Elevation map of Antarctica. Credits: ESRI

Elevation map of Antarctica. Credits: University of Minnesota

A great interactive map of Antarctica has been published that shows the elevation of Antarctica and its research stations. The map shows elevation data of the terrain down to eight meters. Made by a team from the University of Minnesota, USA, you can read more about how it was made in their blog or jump right in and try to find Concordia research station.

The map was constructed from hundreds of thousands of individual stereoscopic Digital Elevation Models extracted from pairs of submeter resolution DigitalGlobe satellite imagery, including data from WorldView-1, WorldView-2, and WorldView-3 acquired between 2009 and 2017, with most collected in 2015 and 2016. Each individual model was vertically registered to satellite altimetry measurements from ESA’s CryoSat and NASA’s ICESat satellite missions.

Concordia is a joint French-Italian inland Antarctic research station run by the French Polar Institute and Italian Antarctic Programme. Every year it hosts a human research protocol coordinated by ESA and Concordia partners, supplied by universities and research institutions from across Europe.
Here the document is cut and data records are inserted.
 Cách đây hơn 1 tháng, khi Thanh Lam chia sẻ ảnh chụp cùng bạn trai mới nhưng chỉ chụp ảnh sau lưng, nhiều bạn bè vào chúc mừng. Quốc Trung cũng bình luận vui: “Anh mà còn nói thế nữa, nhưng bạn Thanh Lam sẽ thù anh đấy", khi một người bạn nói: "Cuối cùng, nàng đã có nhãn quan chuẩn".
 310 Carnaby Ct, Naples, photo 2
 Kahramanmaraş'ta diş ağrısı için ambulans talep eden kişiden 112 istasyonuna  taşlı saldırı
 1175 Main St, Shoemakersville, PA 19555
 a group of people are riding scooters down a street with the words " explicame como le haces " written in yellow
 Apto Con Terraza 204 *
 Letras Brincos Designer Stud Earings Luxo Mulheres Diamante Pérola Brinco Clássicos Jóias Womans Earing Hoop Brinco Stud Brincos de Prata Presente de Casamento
Dark night. Credits: ESA/IPEV/PNRA-B. Healey

As well as offering around 9 months of complete isolation, Concordia is located at around 3200 metres altitude, so the crew has to adapt to chronic hypobaric hypoxia – they live with a third less oxygen than is available at sea level.

During the Antarctic winter, the crew endures 4 months of complete darkness: the sun disappears from the beginning of May, and is not seen again until late August.

Living in isolation with a European crew of 13 and in the world’s most extreme environment creates an ideal opportunity to conduct research into the adaptation of human psychology and physiology.